(Beginning of Given entries)
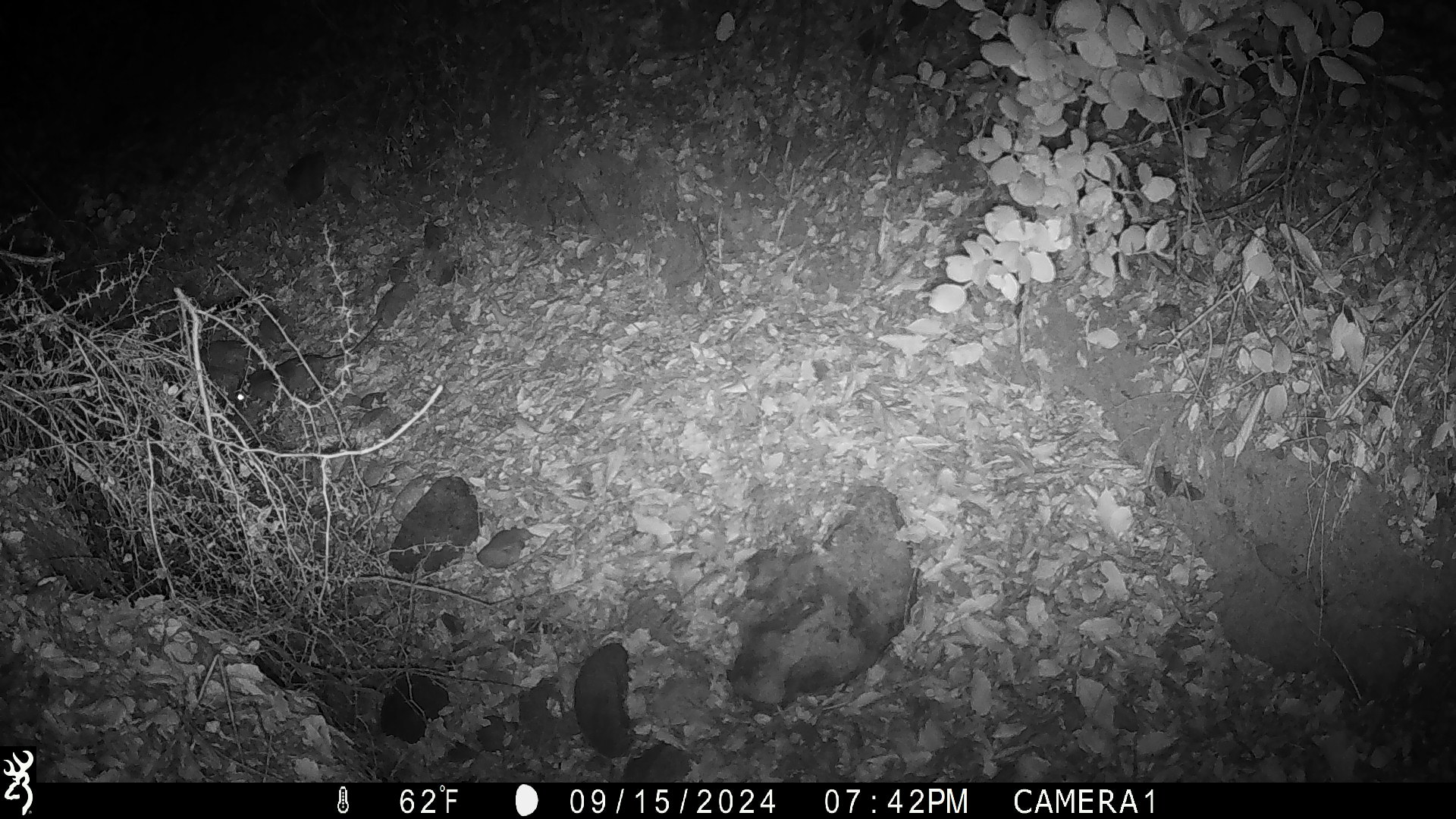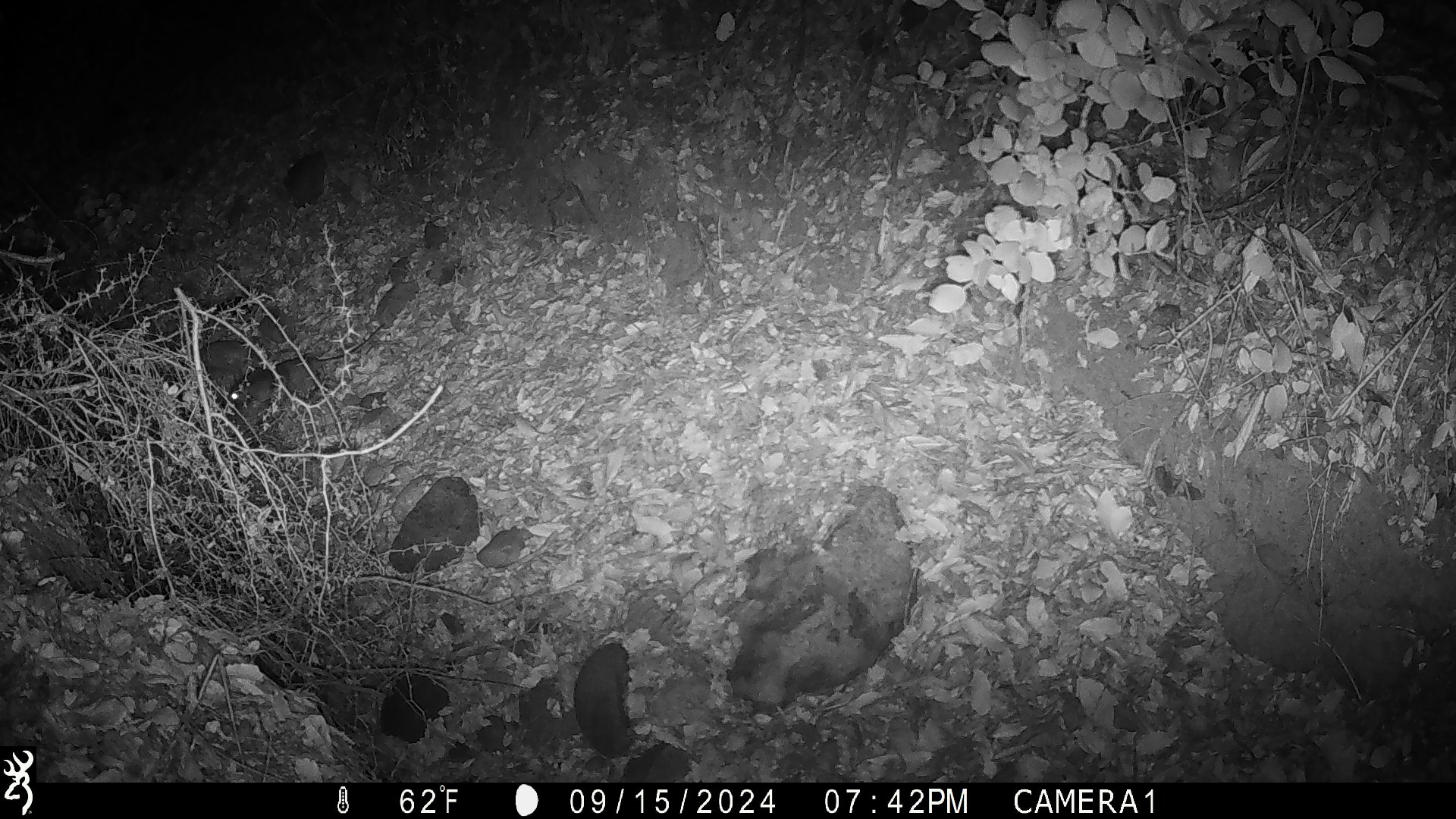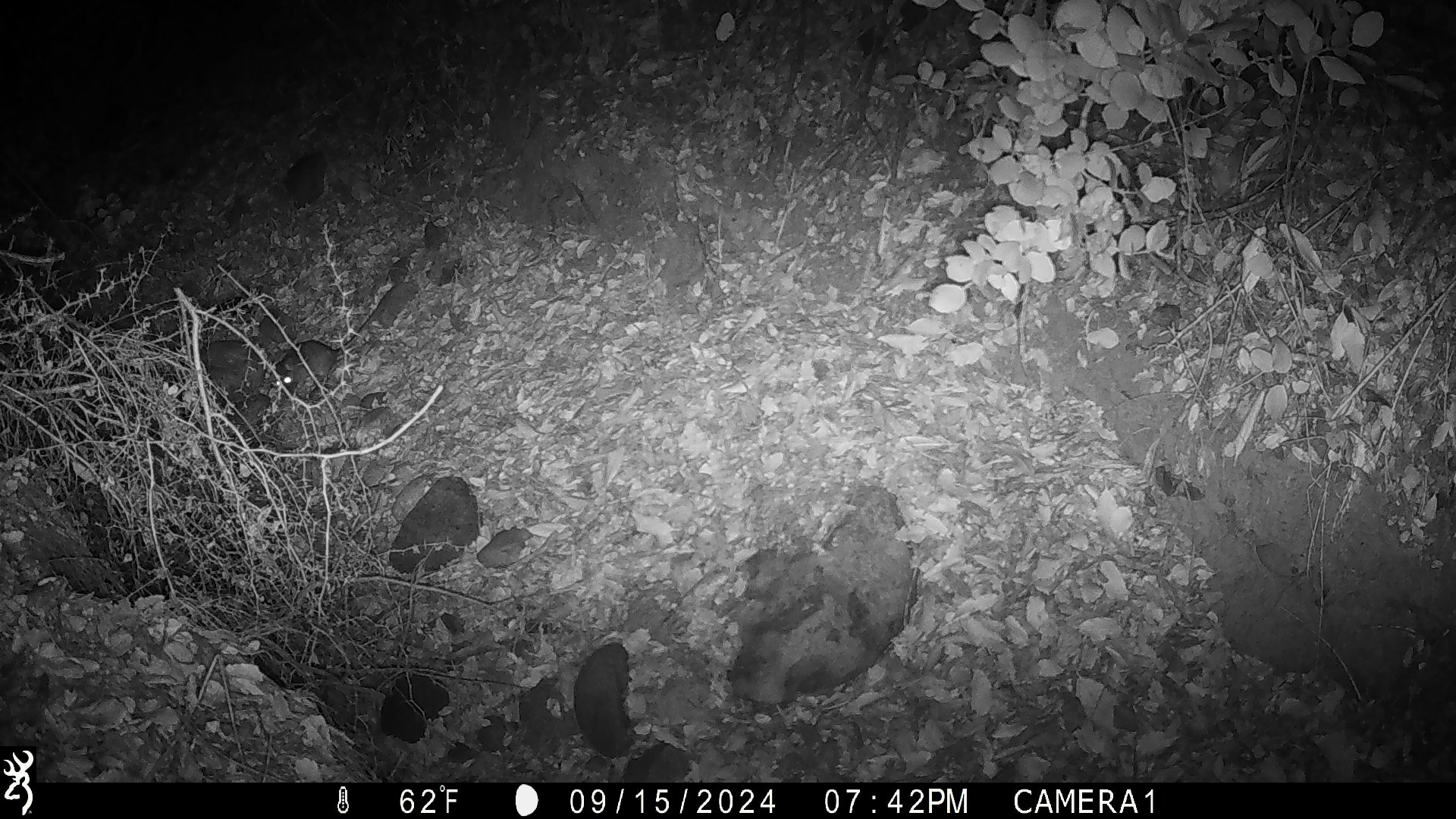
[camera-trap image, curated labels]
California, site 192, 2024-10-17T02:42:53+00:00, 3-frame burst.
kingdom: Animalia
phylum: Chordata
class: Mammalia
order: Rodentia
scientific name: Rodentia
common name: mouse or rat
Mouse or rat (Rodentia).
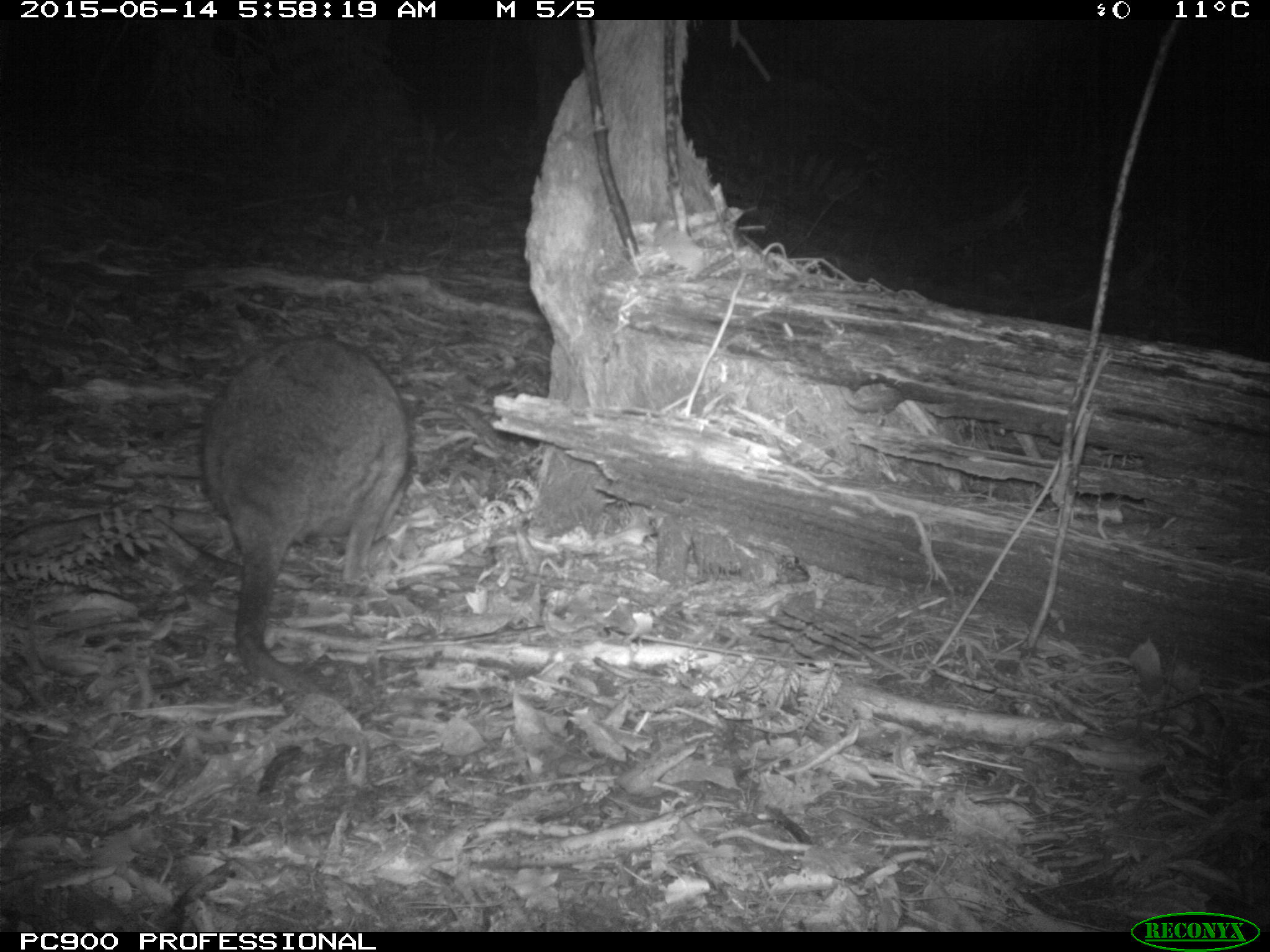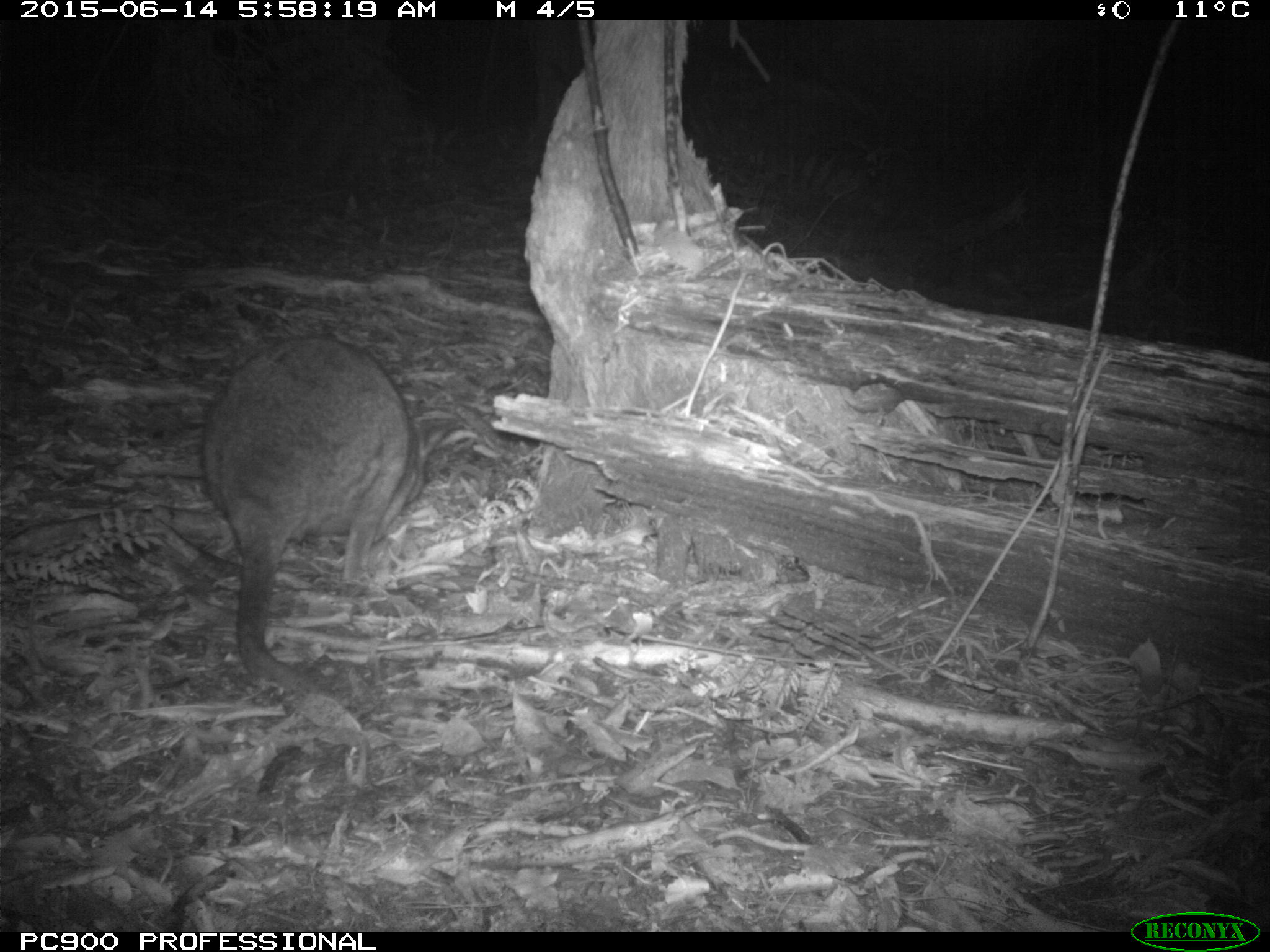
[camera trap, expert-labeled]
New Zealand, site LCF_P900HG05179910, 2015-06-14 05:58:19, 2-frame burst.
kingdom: Animalia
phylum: Chordata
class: Mammalia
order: Diprotodontia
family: Macropodidae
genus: Notamacropus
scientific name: Notamacropus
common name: wallaby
(End of Given entries)
- _Task goal_: Line by line, restate the data above exactly as it stands, minus the pictures.

- _Completed exercise_:
[camera-trap image, curated labels]
California, site 192, 2024-10-17T02:42:53+00:00, 3-frame burst.
kingdom: Animalia
phylum: Chordata
class: Mammalia
order: Rodentia
scientific name: Rodentia
common name: mouse or rat
Mouse or rat (Rodentia).
[camera trap, expert-labeled]
New Zealand, site LCF_P900HG05179910, 2015-06-14 05:58:19, 2-frame burst.
kingdom: Animalia
phylum: Chordata
class: Mammalia
order: Diprotodontia
family: Macropodidae
genus: Notamacropus
scientific name: Notamacropus
common name: wallaby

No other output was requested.